Unlike the previous day, Chloe didn’t flinch. She didn’t choke on her drink or frantically invent a clumsy excuse. The suffocating anxiety of keeping her secret had been entirely burned away in the VIP room of The Leaping Stag.
She took a slow sip of her tea, her movements composed.
"Just a little," Chloe answered, her voice soft but steady. "I was... reading late. I lost track of time."
"Well, you need to rest," Felix grunted from across the table, not looking up from his meal. "We have combat drills with Professor Morwenna this afternoon. If you fall asleep during a shield rotation, she’s going to use you as a practice dummy."
"I’ll be ready, Felix," Chloe murmured.
Arthur sat at the head of the table, casually sipping his black coffee. He was wearing his pristine academy uniform, looking every bit the composed, high-ranking noble student.
He lowered his cup and let his dark eyes flick toward the blonde healer.
The moment his gaze landed on her, Chloe’s breath hitched. A visible shiver ran down her spine, and a deep, unmistakable flush crawled up her neck. She didn’t look away in shame. She met his eyes, her expression carrying a quiet, heavy devotion that entirely belonged to him.
Arthur offered a faint, approving smirk, highly amused by how perfectly her psychological conditioning had set in.
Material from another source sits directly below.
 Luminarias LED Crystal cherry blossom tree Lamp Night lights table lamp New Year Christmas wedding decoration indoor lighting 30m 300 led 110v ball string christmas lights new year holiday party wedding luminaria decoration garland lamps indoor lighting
He set his coffee cup down and stood up.
"I have some guild ledgers to review," Arthur announced smoothly. "I’ll see you all at the training grounds."
The freezing, smog-choked air of the industrial sector was a stark contrast to the academy’s bright halls.
Inside Warehouse 9, the Obsidian Hand was operating at peak efficiency. The massive forge was cold today, but the appraisal tables were covered in raw iron and alchemical roots being prepped for market.
Arthur walked past the busy rookies and headed straight up the wooden stairs to the management office.
Sylvia was reviewing a stack of delivery manifests. She looked up as Arthur closed the door behind him.
"Darius isn’t planning a physical raid," Arthur stated, getting straight to business. "He hired Varrik Slate."
Sylvia’s pen stopped dead on the parchment. Her gray eyes narrowed sharply. "The dock smuggler? Varrik deals in heavy contraband. Venom-laced weapons, unregistered artifacts..."
"And illegally corrupted monster cores," Arthur finished, pulling out the guest chair and sitting across from her.
He relayed exactly what Roxanne had told him. He detailed the unbranded crates, the forged City Inspector packing wax, and the impending anonymous tip meant to legally assassinate the guild using dark-arts contraband.
Sylvia’s expression darkened into absolute fury. Her hands curled into tight fists on the desk.
"That corporate bastard," Sylvia hissed. She immediately stood up, grabbing the hilt of the broadsword leaning against her desk. "Varrik drinks at the southern docks. I’ll take Garrick and Mira. We’ll intercept him before he even gets near our supply wagons and break both of his legs."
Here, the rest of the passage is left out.